Tasks and exercises:
1 > Answer the following from the chapter on defining system requirements for a printed circuit board:
(a) What does the chapter name as the greatest constraint on a design?
(b) Into how many basic categories does nearly every board design constraint fall?
(c) By what name is the operating document that sets operating parameters usually referred to?
2 > Continue the chapter on defining system requirements for a printed circuit board, starting after its final sentence.

Excerpt provided:
.....

Chapter 2: Define the System Requirements
Arguably the most critical part of designing a new printed circuit board is the initial process of establishing a system architecture to be used as a road map for later steps in the PCB design process. At the outset, your proposed layout is an educated estimate of how the design will evolve into a finished product. By focusing on several key design constraints early in the development cycle, you can mitigate problems that might occur later on as your plans change.
The greatest constraint to your design will be the cost of designing and building each board. This will dictate the board laminate type and the number of wiring layers that will be needed. Equally important is choosing the copper trace width and the technology to be used for wiring channels. A board's dimensions will be constrained by the enclosure that the PCB will be fitted to. Obviously, the size and number of components that can be used will be dictated by the available board area. Nearly every board design constraint will fall into one of seven basic categories. These are:
Environmental and reliability constraints
Proper board size
Selecting board laminate materials
Board types and board thickness
Wiring channel widths and proper thickness
Additional wiring considerations
Thru-hole and pad technology
A detailed evaluation of the design constraint types listed above will allow a PCB designer to establish firm initial guidelines that will serve as a starting point for the layout of each new prototype board. We'll cover all of these bullets in more detail in the following paragraphs.
Environmental and Reliability Constraints
Before board design can begin, it's important to consider the environment that the PCB will operate in. Operating parameters are usually determined by the operating document, which is usually referred to as an application specification. The application specification defines the minimum and maximum temperature, humidity, vibration, noise, voltage and current tolerances that a device must operate under without failure. A good example of this is mil-spec or military grade components, which must meet more stringent operating conditions than commercial grade boards. Most commercial grade boards must operate in a temperature range of 0 to 85 degrees Fahrenheit, whereas military specifications require a board that will work reliably between -40 to 140 degrees.

.....

Information given:

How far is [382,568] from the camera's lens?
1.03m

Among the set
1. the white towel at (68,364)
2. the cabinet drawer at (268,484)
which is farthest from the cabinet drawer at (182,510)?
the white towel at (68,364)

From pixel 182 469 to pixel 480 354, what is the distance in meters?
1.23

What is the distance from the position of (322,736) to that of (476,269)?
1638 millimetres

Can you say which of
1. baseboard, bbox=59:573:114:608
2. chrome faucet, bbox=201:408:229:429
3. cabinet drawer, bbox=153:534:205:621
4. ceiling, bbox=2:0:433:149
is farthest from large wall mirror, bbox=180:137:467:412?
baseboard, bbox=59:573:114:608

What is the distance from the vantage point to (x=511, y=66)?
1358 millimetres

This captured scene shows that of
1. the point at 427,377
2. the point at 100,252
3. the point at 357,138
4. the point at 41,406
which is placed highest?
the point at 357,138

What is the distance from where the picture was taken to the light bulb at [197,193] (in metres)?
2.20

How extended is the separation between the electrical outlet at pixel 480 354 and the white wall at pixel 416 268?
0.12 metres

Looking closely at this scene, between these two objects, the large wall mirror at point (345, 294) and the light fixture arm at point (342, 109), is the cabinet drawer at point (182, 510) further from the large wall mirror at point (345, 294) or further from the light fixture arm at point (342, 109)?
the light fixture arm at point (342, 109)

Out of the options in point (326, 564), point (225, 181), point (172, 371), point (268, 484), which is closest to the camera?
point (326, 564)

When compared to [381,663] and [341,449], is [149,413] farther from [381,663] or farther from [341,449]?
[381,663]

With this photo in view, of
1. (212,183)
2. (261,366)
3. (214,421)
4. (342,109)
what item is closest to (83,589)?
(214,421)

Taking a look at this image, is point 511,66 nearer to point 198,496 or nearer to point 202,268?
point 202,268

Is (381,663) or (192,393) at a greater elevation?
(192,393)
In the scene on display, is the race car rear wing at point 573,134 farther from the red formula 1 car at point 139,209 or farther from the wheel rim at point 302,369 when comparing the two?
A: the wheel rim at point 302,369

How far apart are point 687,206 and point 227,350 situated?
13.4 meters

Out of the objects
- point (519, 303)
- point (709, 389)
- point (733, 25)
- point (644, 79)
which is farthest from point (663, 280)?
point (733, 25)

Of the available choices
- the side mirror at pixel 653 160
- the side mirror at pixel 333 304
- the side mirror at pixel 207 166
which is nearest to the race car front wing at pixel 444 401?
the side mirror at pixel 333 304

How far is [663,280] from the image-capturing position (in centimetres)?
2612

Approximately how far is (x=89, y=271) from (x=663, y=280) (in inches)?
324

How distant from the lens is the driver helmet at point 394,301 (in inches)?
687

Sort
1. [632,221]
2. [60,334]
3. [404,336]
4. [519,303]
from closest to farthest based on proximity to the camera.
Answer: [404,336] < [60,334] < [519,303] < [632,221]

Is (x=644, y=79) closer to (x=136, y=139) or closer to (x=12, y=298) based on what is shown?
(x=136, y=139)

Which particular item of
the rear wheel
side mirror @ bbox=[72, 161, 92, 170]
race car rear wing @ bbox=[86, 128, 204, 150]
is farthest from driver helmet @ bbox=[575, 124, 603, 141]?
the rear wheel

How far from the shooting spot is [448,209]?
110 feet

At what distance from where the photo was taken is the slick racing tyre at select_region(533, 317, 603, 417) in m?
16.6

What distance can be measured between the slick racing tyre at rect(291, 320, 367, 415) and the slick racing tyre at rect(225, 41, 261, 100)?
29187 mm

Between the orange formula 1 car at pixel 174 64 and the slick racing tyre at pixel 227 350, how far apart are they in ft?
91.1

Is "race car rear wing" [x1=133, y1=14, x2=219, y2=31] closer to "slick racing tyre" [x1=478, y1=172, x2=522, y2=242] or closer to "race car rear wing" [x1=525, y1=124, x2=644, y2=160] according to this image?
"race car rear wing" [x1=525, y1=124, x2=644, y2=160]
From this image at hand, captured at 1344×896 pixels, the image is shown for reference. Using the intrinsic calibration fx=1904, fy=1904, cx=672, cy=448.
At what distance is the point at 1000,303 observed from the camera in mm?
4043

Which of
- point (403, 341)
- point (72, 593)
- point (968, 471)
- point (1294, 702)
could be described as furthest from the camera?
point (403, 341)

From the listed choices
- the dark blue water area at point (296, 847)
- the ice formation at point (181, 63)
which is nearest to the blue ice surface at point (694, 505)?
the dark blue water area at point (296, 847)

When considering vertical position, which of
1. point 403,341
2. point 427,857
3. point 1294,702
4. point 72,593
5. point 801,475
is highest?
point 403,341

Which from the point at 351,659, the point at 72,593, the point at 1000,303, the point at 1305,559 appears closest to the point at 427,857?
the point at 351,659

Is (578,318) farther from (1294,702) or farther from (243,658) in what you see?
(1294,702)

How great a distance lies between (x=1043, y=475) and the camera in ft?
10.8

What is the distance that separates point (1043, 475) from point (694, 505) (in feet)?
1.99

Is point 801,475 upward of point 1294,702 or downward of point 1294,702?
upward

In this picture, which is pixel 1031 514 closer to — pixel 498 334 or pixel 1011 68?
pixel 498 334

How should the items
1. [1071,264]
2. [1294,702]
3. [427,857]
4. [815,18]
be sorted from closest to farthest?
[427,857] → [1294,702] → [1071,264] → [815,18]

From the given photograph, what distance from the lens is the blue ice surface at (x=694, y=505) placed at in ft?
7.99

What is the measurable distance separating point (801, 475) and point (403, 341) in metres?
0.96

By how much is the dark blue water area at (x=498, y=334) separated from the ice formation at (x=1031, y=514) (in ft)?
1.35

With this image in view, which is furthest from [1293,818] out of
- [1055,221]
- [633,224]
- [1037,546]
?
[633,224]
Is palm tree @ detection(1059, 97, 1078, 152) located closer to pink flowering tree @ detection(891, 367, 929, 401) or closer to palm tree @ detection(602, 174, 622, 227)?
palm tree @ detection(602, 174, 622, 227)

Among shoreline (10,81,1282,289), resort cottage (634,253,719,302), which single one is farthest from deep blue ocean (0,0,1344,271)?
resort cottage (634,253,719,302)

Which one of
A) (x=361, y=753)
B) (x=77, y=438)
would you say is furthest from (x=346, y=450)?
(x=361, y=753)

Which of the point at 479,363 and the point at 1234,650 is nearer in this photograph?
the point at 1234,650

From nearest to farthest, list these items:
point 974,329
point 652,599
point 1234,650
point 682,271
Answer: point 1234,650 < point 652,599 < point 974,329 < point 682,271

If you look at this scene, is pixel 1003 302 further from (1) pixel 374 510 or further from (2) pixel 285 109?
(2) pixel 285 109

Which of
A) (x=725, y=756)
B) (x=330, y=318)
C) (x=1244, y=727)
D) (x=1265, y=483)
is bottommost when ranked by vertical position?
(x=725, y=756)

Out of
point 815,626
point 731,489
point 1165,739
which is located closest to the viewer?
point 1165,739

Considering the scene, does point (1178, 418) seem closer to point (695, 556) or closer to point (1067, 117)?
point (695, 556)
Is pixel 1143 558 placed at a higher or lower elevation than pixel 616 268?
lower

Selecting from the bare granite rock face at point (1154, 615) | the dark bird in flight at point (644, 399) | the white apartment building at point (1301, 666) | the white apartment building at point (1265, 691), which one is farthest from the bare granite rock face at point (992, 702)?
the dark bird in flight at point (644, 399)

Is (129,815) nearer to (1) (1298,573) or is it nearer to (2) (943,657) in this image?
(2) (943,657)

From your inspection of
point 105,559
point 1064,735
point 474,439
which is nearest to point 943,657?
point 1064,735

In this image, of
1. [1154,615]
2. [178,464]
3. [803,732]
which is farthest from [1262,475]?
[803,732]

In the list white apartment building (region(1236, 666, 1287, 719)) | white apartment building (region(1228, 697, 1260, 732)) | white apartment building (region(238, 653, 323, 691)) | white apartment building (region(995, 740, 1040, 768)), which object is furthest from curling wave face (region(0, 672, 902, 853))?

.....

Responses in order:
1 >
(a) The cost of designing and building each board.
(b) Seven.
(c) An application specification.

2 >
At higher temperatures, the impedance of the wiring traces increase, which can ultimately degrade circuit performance and speed. To mitigate these issues, a designer can increase the width of the wiring channels. High humidity environments are also detrimental, since they can result in corrosion and shorting. To address these concerns, a designer can add additional conformal coatings and solder masks that seal off the board below. The spec also defines the voltage and current ranges that can't be exceeded if the board is to meet or exceed JEDEC standards. These parameters will also affect the types of materials that must be used to meet the requirements.
Another design consideration that should be taken into account at this time is EMF and RF interference. Crosstalk between adjacent, high-frequency line traces can create electromagnetic fields that will introduce noise into other nodes. These effects can also degrade signal integrity and performance. At this point, a designer is still in the initial stages of the process. However, you'll need to keep these effects in mind as you proceed with the tentative PCB design. Ultimately, all of these operating conditions need to be addressed before you proceed with finalizing the board layout.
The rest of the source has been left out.